In possession of Lowell Factory, Logan inquired as to its disposition that evening.  Howard related that inquiry to Sherman, who responded on the morning of the 11th:

You need not have the Lowell Factory destroyed.  I will wait our reception at Raleigh to shape our general policy.  You may instruct General Logan to exact bonds that the factory shall not be used for the Confederacy.  Of course the bond is not worth a cent, but if the factory owners do not abide by the conditions they cannot expect any mercy the next time.

The march for the 11th continued with the concentration around Smithfield:

NCMarch_Apr11

Continuing with the feint on the right of the advance, Woods’ division moved toward Beulah that morning.  At the causeway over Great Swamp, the Federals met Confederate cavalry.  The Rebels attempted to burn the bridge, “and they would have succeeded had it not been for Colonel [Joseph] Gage’s command; his men, after driving the rebels off, soon cleared the bridge of the burning rails….” Woods continued to spar with the Confederates up to Beulah and beyond.  Reaching Folk’s Bridge at 11 p.m., Woods found 1,500 Confederates on the other side and the bridge destroyed.  The Confederates were uncovered by other elements of the Fifteenth Corps, but Woods was not able to cross until 4 p.m. due to the need to rebuild the bridge.

The rest of the Fifteenth Corps had another delayed march. The bridge at Lowell Factory proved to0 weak to hold up the military traffic.  So Logan ended the day with his corps astride the Little River until alternatives were found.  As for the rest of the Right Wing, the Seventeenth Corps reached Pine Level on the 11th without major incident.

The Left Wing reached Smithfield around noon on the 11th.  First elements entering the town were Third Division, Fourteenth Corps.  They fought through several barricades setup by Confederate rear guards, but were able to secure the town by mid-afternoon.  The bridges over the Neuse were destroyed, so the Federals went to work laying pontoons to facilitate the next day’s march.

For the Center Wing, the 23rd Corps stopped about eight miles short of Smithfield that evening, following the Left Wing’s advance.  The Tenth Corps faced terrible roads, but reached a point just beyond Bentonville by nightfall.

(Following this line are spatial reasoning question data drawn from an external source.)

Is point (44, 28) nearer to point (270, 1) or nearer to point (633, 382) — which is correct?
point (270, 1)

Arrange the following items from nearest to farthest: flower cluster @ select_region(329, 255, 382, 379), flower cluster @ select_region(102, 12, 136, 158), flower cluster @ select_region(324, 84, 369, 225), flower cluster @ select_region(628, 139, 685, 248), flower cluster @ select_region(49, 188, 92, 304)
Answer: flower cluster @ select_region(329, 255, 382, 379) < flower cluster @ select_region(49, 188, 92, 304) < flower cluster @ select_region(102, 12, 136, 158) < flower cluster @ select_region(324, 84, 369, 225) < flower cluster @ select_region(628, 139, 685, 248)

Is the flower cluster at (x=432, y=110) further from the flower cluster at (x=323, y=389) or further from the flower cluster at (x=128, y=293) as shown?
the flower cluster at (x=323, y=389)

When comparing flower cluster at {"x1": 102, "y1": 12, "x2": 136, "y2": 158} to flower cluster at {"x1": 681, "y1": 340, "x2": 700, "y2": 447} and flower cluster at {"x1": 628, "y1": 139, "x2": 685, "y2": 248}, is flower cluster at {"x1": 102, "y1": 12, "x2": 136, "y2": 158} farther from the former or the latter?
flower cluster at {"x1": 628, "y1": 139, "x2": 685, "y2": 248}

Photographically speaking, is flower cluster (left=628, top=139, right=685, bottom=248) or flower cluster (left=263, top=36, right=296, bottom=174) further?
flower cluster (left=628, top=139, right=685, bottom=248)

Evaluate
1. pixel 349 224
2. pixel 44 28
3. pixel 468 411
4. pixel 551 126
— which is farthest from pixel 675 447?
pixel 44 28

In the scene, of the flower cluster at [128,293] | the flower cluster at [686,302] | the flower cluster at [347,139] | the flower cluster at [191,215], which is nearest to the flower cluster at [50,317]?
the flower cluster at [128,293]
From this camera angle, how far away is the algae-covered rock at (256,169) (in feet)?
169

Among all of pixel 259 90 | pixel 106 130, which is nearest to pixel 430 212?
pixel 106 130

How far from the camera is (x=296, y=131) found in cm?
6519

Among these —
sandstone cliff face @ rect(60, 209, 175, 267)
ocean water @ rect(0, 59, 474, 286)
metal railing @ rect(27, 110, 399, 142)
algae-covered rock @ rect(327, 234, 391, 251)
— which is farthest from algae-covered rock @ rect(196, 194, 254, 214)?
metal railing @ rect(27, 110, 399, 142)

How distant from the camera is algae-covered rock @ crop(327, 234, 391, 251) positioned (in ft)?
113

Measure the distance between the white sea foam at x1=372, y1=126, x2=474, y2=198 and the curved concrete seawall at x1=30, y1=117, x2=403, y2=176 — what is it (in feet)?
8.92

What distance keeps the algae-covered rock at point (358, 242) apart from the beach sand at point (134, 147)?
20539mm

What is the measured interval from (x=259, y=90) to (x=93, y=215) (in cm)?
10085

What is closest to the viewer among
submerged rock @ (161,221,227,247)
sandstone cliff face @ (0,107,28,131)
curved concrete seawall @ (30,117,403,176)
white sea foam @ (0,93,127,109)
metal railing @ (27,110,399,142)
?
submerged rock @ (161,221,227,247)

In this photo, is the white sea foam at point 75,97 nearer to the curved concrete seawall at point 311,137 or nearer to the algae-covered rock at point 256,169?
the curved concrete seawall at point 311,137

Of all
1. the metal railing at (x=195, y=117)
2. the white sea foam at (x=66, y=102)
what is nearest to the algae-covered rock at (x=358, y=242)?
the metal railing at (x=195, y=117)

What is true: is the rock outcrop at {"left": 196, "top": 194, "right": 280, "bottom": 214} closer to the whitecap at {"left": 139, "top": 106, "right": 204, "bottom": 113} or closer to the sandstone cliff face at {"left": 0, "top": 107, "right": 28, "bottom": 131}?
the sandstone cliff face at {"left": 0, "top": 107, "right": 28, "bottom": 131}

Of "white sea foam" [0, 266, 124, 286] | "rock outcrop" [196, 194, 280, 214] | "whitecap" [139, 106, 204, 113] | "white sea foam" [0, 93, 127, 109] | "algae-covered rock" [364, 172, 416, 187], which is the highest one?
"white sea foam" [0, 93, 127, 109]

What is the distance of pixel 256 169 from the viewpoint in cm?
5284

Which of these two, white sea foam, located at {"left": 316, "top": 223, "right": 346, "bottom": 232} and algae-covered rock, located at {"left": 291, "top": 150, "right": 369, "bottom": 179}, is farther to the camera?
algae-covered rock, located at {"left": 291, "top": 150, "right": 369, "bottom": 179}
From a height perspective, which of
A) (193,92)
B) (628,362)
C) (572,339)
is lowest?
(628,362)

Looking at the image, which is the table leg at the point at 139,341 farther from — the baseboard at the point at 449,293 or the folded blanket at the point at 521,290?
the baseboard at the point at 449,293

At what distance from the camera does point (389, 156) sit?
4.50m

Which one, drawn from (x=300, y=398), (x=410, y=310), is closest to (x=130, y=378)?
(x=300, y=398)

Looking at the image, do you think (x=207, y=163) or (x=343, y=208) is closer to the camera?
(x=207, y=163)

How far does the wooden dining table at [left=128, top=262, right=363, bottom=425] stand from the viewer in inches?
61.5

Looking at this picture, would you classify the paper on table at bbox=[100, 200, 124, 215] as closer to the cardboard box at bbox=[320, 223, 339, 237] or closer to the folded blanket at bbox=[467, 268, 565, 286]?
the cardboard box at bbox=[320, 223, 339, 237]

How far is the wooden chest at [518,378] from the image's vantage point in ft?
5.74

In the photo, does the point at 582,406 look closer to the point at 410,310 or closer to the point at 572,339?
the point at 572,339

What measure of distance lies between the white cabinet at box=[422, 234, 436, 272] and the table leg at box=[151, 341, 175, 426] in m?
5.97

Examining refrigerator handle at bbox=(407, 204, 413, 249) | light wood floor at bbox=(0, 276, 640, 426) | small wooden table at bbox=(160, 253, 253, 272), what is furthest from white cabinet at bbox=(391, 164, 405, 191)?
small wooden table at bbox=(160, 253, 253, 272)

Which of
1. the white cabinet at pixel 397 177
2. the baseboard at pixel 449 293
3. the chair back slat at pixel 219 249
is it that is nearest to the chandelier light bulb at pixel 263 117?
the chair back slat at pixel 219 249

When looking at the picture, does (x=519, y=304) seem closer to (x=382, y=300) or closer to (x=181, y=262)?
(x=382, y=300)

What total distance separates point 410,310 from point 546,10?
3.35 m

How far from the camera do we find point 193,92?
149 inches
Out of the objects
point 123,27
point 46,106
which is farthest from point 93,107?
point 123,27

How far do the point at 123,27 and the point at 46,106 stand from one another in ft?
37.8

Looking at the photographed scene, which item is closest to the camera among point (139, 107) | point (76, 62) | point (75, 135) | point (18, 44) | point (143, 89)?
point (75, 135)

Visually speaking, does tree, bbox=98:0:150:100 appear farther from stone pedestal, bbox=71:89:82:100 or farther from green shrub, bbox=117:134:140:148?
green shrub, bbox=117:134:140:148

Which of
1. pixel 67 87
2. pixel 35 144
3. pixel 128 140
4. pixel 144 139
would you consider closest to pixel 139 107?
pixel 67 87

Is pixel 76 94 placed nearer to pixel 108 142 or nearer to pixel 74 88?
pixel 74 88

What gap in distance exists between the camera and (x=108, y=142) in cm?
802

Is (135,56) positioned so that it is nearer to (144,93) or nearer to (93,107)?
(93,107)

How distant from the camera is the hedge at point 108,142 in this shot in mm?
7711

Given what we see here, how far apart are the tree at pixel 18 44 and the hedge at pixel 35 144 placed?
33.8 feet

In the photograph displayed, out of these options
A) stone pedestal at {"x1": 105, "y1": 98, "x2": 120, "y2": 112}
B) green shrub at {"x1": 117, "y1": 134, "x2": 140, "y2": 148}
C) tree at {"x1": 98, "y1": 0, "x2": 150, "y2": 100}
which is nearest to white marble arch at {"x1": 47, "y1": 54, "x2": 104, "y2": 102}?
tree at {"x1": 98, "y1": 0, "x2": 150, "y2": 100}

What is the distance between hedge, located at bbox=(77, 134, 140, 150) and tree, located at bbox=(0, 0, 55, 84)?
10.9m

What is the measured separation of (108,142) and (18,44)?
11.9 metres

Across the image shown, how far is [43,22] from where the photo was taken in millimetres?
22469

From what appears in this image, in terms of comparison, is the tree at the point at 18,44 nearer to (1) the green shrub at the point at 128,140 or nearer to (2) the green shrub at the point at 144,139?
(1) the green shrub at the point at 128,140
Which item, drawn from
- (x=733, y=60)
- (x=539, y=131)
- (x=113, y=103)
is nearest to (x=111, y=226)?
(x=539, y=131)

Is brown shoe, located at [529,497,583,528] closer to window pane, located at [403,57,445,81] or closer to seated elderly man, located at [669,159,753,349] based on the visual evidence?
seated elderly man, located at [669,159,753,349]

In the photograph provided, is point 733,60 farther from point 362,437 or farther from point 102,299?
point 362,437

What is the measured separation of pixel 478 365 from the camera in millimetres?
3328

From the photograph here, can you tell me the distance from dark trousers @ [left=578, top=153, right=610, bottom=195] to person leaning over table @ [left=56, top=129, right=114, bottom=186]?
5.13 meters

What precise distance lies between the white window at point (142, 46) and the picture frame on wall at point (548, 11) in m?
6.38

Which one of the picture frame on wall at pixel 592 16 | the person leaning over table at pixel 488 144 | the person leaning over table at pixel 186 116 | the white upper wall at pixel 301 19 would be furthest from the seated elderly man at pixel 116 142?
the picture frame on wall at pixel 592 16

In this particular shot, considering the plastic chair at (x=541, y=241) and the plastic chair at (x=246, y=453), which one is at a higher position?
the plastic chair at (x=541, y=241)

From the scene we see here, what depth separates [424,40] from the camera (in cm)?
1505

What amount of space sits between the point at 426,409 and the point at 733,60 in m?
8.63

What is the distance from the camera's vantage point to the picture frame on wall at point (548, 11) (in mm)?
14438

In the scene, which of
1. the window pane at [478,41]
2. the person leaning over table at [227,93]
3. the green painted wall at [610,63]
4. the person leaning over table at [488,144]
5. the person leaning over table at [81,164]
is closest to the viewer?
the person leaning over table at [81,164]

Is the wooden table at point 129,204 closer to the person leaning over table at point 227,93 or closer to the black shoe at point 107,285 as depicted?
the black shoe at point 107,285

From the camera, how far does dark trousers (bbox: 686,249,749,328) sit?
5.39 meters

Further to the right of the advance, Kilpatrick reported camping on Middle Creek that evening.  His march was somewhat delayed by Confederate actions, though no fighting was reported.  Due to burned bridges over Black Creek, Kilpatrick made a wide advance around, nearly to Elevation, to reach a point opposite Smithfield.  “My command is not sufficiently well up, owing to the long march and bad roads, to make a successful dash on the enemy’s columns, even if I was within striking distance.”  So much for bold and rash action.

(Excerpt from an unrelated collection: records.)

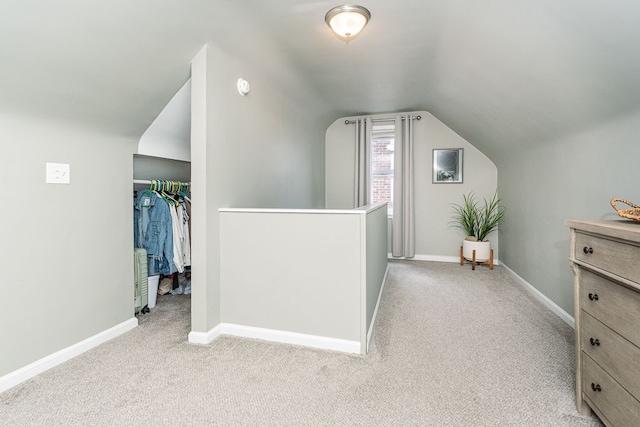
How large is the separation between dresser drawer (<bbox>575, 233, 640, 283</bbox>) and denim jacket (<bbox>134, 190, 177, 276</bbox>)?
2741mm

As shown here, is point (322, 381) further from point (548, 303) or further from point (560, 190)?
point (560, 190)

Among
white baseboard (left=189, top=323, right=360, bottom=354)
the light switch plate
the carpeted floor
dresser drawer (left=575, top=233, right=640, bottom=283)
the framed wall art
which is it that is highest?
the framed wall art

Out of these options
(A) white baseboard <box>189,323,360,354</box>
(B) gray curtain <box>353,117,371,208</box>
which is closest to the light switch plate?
(A) white baseboard <box>189,323,360,354</box>

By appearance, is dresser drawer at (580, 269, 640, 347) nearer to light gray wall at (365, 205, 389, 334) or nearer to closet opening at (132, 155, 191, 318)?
light gray wall at (365, 205, 389, 334)

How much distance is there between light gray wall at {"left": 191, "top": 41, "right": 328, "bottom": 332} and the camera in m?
2.03

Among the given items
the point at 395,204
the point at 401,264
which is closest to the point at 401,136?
the point at 395,204

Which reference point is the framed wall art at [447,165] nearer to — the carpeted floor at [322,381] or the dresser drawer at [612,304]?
the carpeted floor at [322,381]

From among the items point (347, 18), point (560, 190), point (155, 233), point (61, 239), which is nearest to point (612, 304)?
point (560, 190)

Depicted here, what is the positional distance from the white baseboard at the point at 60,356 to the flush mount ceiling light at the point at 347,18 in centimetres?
255

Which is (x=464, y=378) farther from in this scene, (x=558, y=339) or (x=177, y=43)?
(x=177, y=43)

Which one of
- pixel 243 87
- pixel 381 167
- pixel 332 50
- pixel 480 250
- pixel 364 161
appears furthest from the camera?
pixel 381 167

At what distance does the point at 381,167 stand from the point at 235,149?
310 centimetres

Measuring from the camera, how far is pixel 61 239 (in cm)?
180

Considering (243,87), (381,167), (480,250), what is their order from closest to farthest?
(243,87), (480,250), (381,167)
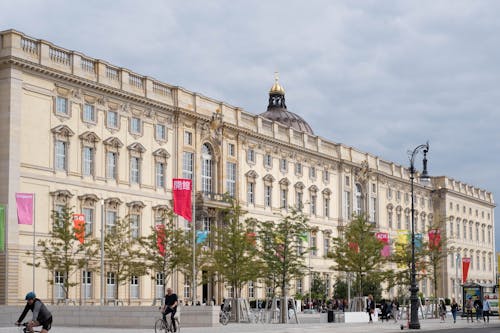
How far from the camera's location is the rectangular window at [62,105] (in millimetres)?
57969

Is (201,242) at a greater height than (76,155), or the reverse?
(76,155)

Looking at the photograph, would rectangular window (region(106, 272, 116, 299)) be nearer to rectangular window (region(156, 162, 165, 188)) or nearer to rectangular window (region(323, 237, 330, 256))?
rectangular window (region(156, 162, 165, 188))

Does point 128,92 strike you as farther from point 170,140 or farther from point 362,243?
point 362,243

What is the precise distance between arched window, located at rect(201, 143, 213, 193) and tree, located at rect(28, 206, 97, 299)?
1781 centimetres

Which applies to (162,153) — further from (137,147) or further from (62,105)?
(62,105)

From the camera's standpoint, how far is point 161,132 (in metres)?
68.4

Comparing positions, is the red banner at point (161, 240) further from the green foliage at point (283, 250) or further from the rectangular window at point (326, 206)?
the rectangular window at point (326, 206)

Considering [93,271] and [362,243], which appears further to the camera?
[362,243]

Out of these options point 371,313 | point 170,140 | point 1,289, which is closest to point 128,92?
point 170,140

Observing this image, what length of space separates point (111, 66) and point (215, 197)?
1537 centimetres

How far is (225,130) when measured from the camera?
250ft

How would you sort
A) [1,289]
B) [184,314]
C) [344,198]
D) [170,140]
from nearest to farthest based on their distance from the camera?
[184,314] → [1,289] → [170,140] → [344,198]

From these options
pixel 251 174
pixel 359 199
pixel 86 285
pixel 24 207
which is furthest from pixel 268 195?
pixel 24 207

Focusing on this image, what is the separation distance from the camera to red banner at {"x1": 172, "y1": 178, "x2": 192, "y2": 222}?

While Federal troops were entering Smithfield that day, to the west in Raleigh Johnston received word of Lee’s surrender at Appomattox.  Sherman would not receive word until the next morning.  April 12 would see the continuation of military operations.  But both commanders saw the writing on the wall.  Though marching and fighting would continue, it was not at the pace seen a year, or even a month, earlier between these two armies.  There was an exit ramp somewhere beyond Raleigh that everyone wanted to take.

(Citations from OR, Series I, Volume 47, Part I, Serial 98, page 249; Part III, Serial 100, pages 102, 123, 129, 165, and 171.)